▶ 実施課題:
**A)** 相続関係説明図に関する文章で、相続人の見落としが特に発生しやすいとされているケースをすべて挙げてください。
**B)** 相続関係説明図に関する文章の要点を、二文でまとめてください。
**C)** 相続関係説明図に関する文章を、最後の文の後から書き継いでください。

被相続人の本籍地、住所、氏名、生年月日、死亡日を整理します。
相続人全員の住所、氏名、生年月日、続柄を整理します。
手順2つ目は、情報整理です。
手順③様式を準備する
相続関係説明図は、手書きでもパソコンなどでも作成することができます。
法務局のホームページを見ると、法定相続情報一覧図の様式が掲載されています。
法定相続情報一覧図の様式を参考に、相続関係説明図を作成するといいでしょう。
手順3つ目は、様式を準備することです。
手順④タイトル被相続人の情報を記載
タイトルに「亡〇〇〇〇相続関係説明図」と明記します。
だれの相続に関する相続関係説明図であるのか、明らかにします。
被相続人の本籍地、住所、氏名、生年月日、死亡日を記載します。
手順4つ目は、タイトル被相続人の情報を記載です。
手順⑤相続人の情報を記載
相続人全員の住所、氏名、生年月日、続柄を記載します。
家系図形式で、被相続人と相続人を図示します。
配偶者は二重線その他の人は一本線で、分かりやすくつなぎます。
手順5つ目は、相続人の情報を記載です。
手順⑥遺産分割の内容を記載
相続関係説明図は、遺産分割の内容を記載することができます。
相続放棄をした人は、相続放棄を記載します。
遺産分割の内容を「相続」「分割」で、相続関係説明図に記載します。
手順6つ目は、遺産分割の内容を記載です。
手順⑦作成日と作成者を記載
図の右上などに作成日と作成者を記載します。
後日の確認のためにも、作成日を明記すると管理がしやすくなります。
手順7つ目は、作成日と作成者を記載です。
4相続関係説明図作成の失敗例と注意点
注意①公的証明書に基づいて正確に記載
相続関係説明図には、被相続人の本籍地、住所、氏名、生年月日、死亡日、相続人の住所、氏名、生年月日、続柄を記載します。
記載内容は、戸籍謄本や住民票の記載どおりに正確に書き写します。
「丁目」「番地」「号」などの記載を変更して「-」「ノ」などの記載にすると、失敗です。
旧字体を変更して新字体や略字体で作成すると、作り直しになるでしょう。
戸籍謄本や住民票の記載を変更すると、相続関係を正確に把握できなくなるからです。
注意点1つ目は、公的証明書に基づいて正確に記載です。
注意②相続人を正確に記載
戸籍謄本を読み解くのは、手間がかかる事務です。
集めた戸籍謄本を読み解いて、相続関係を適切に把握します。
戸籍謄本の読解に見落としがあると、失敗です。
相続関係説明図に記載すべき相続人が抜けていると、作り直しになるでしょう。
遺産分割協議自体をやり直すことになるかもしれません。
特に見落としが発生しやすいのは、次のケースです。
・養子
・認知された子ども
・前婚の子ども
・代襲相続人
上記は、被相続人の子どもだから相続人になります。
注意点2つ目は、相続人を正確に記載です。
注意③遺産分割の内容を記載
相続が発生したら、相続人は相続を単純承認するか相続放棄をするか選択することができます。
家庭裁判所で相続放棄が認められたら、はじめから相続人でなくなります。
相続人でなくなっても、法定相続情報一覧図に相続人として記載されます。
相続放棄したことを記載することはできません。
相続関係説明図では、相続放棄をしたことを記載することができます。
相続が発生したら、相続人間で遺産分割協議をします。

▶ 提供データ:
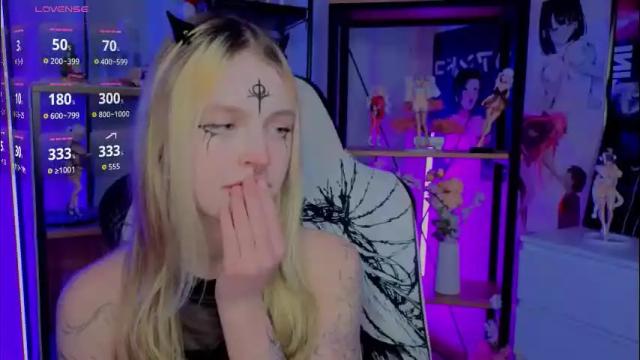 Thumbnail 2, leiladwight's Stream at Chaturbate, 12 days ago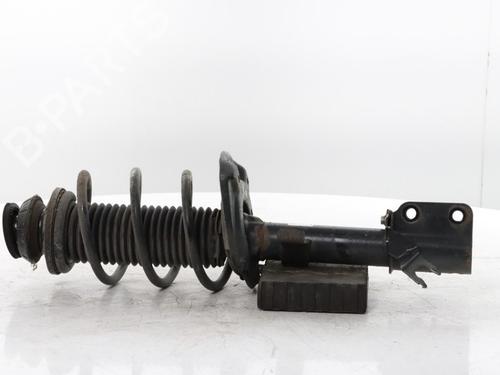 Left front shock absorber RENAULT CLIO V (B7_) 1.5 Blue dCi 100 (B7AD) | BP34565940M16 - Image 6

▶ 記述回答:
**A)**
・養子
・認知された子ども
・前婚の子ども
・代襲相続人

**B)** 相続関係説明図は、様式を準備したうえで、タイトルと被相続人の情報、相続人の情報、遺産分割の内容、作成日と作成者を記載して作成します。記載にあたっては、戸籍謄本や住民票の記載どおりに正確に書き写し、記載すべき相続人を見落とさないよう注意する必要があります。

**C)**
遺産分割協議とは、相続財産の分け方について相続人全員でする話し合いです。
遺産分割の内容を「相続」「分割」で、相続関係説明図に記載します。
相続とは、その財産を相続することです。
分割とは、その財産を分け合うことです。
分割では、その財産を相続しません。
相続関係説明図があると、遺産分割の内容が一目で分かります。
注意点3つ目は、遺産分割の内容を記載です。
注意④タイトルと作成日を記載
図の左上部に、タイトルを付けます。
「亡〇〇〇〇相続関係説明図」など、被相続人の氏名を入れていくと分かりやすいでしょう。
家族にとって被相続人は1人であっても、相続手続先にとっては混乱するからです。
作成日を記載すると、作り直しなどの管理がしやすくなります。
注意点4つ目は、タイトルと作成日を記載です。
注意⑤相続放棄や数次相続に対応
相続関係説明図は、公的証明書ではありません。
書き方が厳格に決められていないから、比較的自由に書くことができます。
数次相続が発生している場合や相続放棄をした人がいる場合、相続関係説明図は有効です。
数次相続とは、相続が発生したときには元気だった相続人が相続手続中に死亡することです。
複数の相続が発生すると、相続が複雑になります。
死亡した相続人の相続人が相続手続に参加します。
法定相続情報一覧図は、複数の相続をまとめて記載することはできません。
相続が発生したときには元気だった相続人は、法定相続情報一覧図に記載します。
元気だった相続人が後に死亡しても、法定相続情報一覧図に死亡の記載をすることができません。
元気だった相続人が後に死亡したら、相続関係説明図に死亡の記載をすることができます。
相続関係説明図に、死亡した相続人の相続人を記載をすることができます。
比較的自由に書けるから、複数の相続をまとめて相続関係説明図に書くことができます。
法定相続情報一覧図の書き方を参考にして、分かりやすく書くことが重要です。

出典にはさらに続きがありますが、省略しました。